Thanks for any help you can provide!
Firstly, relax.
There are no "correct" methods in GP. GP is more art than science. Try lots of schemes and pick the ones that work best.
Q1: 1, 2, or many. You choose.
Q2: Replace, 1, 2, all. Or try some elitism.
Q3: You probably won't find forums discussing these questions b/c there are no right/best answers. Sorry.
PS. In my research, crossover never really performed well...
If you can read Python, you may want to take a look at Pyevolve. I am mainly involved in it on the GA side, but it has support for GP as well. May be you can get some hint there.
Q1 is your choice, but single child would probably be more common. Every time you do the lottery selection of parents, you're applying selection pressure, which is what you want.
Q2: Negative tournament selection is exactly the right approach. Yes, losing low-fitness members of the population causes rapid convergence initially, but once your population gets into the hard-to-search part of the solution space, it won't be as cut-and-dried which ones lose the tournament / lottery. What you do have to beware of is stagnation of the gene pool; I suggest monitoring the entropy of the genome to track its heterogeneity. "elitism is inherent" -- Well, yeah, that's the point! ;-)
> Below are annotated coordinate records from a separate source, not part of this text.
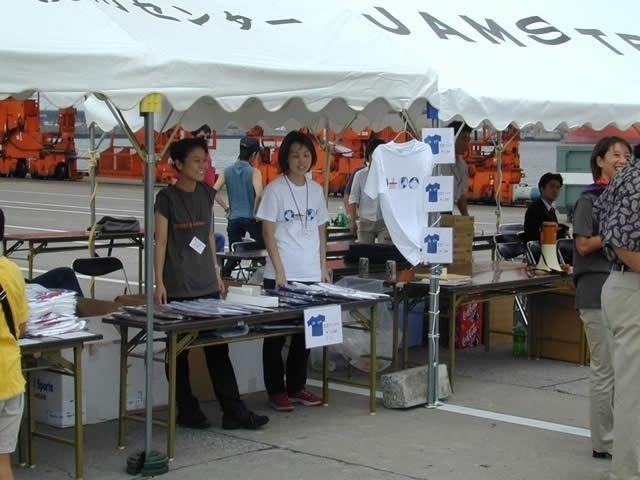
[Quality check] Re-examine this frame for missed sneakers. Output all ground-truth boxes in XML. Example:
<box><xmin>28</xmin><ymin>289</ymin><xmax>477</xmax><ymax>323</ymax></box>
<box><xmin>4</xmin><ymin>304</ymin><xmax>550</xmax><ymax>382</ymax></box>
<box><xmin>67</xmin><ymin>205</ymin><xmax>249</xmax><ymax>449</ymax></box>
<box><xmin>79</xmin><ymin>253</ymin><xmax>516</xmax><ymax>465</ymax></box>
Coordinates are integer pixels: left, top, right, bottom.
<box><xmin>288</xmin><ymin>390</ymin><xmax>324</xmax><ymax>407</ymax></box>
<box><xmin>592</xmin><ymin>450</ymin><xmax>612</xmax><ymax>459</ymax></box>
<box><xmin>222</xmin><ymin>410</ymin><xmax>270</xmax><ymax>430</ymax></box>
<box><xmin>270</xmin><ymin>394</ymin><xmax>296</xmax><ymax>411</ymax></box>
<box><xmin>176</xmin><ymin>407</ymin><xmax>212</xmax><ymax>430</ymax></box>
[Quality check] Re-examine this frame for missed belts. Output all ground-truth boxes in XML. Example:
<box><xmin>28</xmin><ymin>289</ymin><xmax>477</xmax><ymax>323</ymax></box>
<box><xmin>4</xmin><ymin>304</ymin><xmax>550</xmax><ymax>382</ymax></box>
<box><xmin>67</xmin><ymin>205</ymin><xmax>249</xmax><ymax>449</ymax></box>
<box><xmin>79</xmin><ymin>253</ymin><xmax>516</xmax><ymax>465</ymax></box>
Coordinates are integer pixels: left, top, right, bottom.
<box><xmin>612</xmin><ymin>264</ymin><xmax>633</xmax><ymax>272</ymax></box>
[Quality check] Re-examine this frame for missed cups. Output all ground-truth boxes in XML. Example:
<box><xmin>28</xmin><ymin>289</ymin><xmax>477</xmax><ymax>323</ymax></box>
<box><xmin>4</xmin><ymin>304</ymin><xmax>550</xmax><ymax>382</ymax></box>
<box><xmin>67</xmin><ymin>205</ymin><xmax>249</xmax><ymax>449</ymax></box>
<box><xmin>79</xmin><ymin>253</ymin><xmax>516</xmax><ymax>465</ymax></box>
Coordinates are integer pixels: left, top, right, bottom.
<box><xmin>398</xmin><ymin>271</ymin><xmax>415</xmax><ymax>282</ymax></box>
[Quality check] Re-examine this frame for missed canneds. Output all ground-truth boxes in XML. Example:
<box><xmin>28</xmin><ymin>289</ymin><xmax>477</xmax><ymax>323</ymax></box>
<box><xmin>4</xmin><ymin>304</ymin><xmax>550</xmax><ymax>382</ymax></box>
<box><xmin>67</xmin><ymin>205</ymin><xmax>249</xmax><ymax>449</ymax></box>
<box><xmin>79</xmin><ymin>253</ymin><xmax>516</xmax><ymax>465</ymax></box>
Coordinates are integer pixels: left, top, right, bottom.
<box><xmin>359</xmin><ymin>257</ymin><xmax>369</xmax><ymax>279</ymax></box>
<box><xmin>385</xmin><ymin>260</ymin><xmax>397</xmax><ymax>282</ymax></box>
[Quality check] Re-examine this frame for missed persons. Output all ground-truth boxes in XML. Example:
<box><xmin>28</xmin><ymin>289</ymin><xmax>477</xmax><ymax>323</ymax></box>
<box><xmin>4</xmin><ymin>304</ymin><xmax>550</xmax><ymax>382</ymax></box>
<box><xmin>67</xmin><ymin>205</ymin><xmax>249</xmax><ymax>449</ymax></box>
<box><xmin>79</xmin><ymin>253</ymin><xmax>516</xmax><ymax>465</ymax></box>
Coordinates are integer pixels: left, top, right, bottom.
<box><xmin>212</xmin><ymin>138</ymin><xmax>267</xmax><ymax>275</ymax></box>
<box><xmin>429</xmin><ymin>119</ymin><xmax>470</xmax><ymax>231</ymax></box>
<box><xmin>350</xmin><ymin>138</ymin><xmax>397</xmax><ymax>245</ymax></box>
<box><xmin>0</xmin><ymin>209</ymin><xmax>30</xmax><ymax>480</ymax></box>
<box><xmin>253</xmin><ymin>131</ymin><xmax>333</xmax><ymax>412</ymax></box>
<box><xmin>569</xmin><ymin>137</ymin><xmax>632</xmax><ymax>457</ymax></box>
<box><xmin>343</xmin><ymin>160</ymin><xmax>367</xmax><ymax>216</ymax></box>
<box><xmin>153</xmin><ymin>137</ymin><xmax>270</xmax><ymax>432</ymax></box>
<box><xmin>163</xmin><ymin>120</ymin><xmax>220</xmax><ymax>192</ymax></box>
<box><xmin>590</xmin><ymin>143</ymin><xmax>639</xmax><ymax>479</ymax></box>
<box><xmin>526</xmin><ymin>171</ymin><xmax>569</xmax><ymax>264</ymax></box>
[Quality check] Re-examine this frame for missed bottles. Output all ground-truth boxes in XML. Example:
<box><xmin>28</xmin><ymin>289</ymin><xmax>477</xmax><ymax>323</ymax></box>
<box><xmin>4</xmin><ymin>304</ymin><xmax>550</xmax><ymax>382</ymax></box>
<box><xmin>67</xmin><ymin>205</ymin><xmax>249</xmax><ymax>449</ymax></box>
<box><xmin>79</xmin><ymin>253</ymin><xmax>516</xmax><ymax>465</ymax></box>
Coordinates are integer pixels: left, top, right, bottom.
<box><xmin>337</xmin><ymin>205</ymin><xmax>345</xmax><ymax>227</ymax></box>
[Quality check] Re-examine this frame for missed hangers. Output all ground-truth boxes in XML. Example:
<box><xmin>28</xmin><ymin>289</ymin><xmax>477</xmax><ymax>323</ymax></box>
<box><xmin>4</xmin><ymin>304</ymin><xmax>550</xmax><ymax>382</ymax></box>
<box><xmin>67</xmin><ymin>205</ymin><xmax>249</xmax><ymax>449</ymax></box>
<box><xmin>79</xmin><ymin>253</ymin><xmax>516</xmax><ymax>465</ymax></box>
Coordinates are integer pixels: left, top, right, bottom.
<box><xmin>392</xmin><ymin>109</ymin><xmax>417</xmax><ymax>143</ymax></box>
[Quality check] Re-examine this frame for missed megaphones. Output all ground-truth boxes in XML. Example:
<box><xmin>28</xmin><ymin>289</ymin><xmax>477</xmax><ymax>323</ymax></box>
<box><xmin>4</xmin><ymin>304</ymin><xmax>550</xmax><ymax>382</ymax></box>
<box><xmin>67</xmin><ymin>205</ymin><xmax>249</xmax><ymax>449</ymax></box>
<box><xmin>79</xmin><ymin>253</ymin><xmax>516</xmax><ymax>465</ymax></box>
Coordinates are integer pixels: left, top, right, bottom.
<box><xmin>532</xmin><ymin>222</ymin><xmax>564</xmax><ymax>274</ymax></box>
Q3: comp.ai.genetic is probably your best bet. Sometimes the topic is picked up in game development fora, like on Gamasutra.
P.S. Genetic programming in C?!? How are you assuring the viability of the offspring? Doing genetic programming in a non-homoiconic language is a real challenge.
Check out MetaOptimize.com for your stacky needs.
As Ray, says, it's mostly up to you but typically in a steady-state setup you would only create a single offspring.
Again you have options. I wouldn't replace the parents. If they've been picked as parents based on their fitness you could be eliminating some of the fittest members of the population. Easiest is just to randomly pick an individual to be replaced. Alternatively, you could replace the least fit individual, but that can lead to premature convergence. Another option is to use the same selection strategy that you use to choose parents but use the inverse fitness so that it favours less fit individuals.
You could try comp.ai.genetic on USENET (and Google Groups).
It sounds like some of your questions are not necessarily specific to genetic programming; if that's true, you might have some luck asking the folks over at the NEAT Users Group.
They primarily discuss the Neuroevolution of Augmenting Topologies (or NEAT) algorithm, which is a genetic algorithm used to evolve neural networks. But topics like elitism and crossover strategies are pretty general, and can apply to both GA and GP algorithms.
Otherwise, as Dan and Ray have said, a lot of these decisions are made after experimentation with one's particular software and domain. Try applying your algorithm to different problems and pay attention to how it behaves -- after a while, you'll probably develop an intuition for what works and what doesn't.
I would create an unlimited number of offspring, but only on the basis of success, and let older members of the population die. Lack of fitness can also lead to early death. This just seems to follow a natural order.
Q1. In GP, as opposed to GA, when you perform crossover you select two parents but
do you create one child or two, or is that a free choice you have?
Yes its your choice; but generally, its not advisable to create many individuals with the same parents, because the difference among the individual's trends created by the same parents would be very limited and that could cost processing speed and memory which could have been spent on other individuals showing different trends and behaviors that requires analysis (but creating more individuals cannot be a problem if the evolution process is close to reaching its endpoint).
Q2. In steady state GP...
It is advisable to replace individuals based on the ranking provided by the fitness function you have adopted.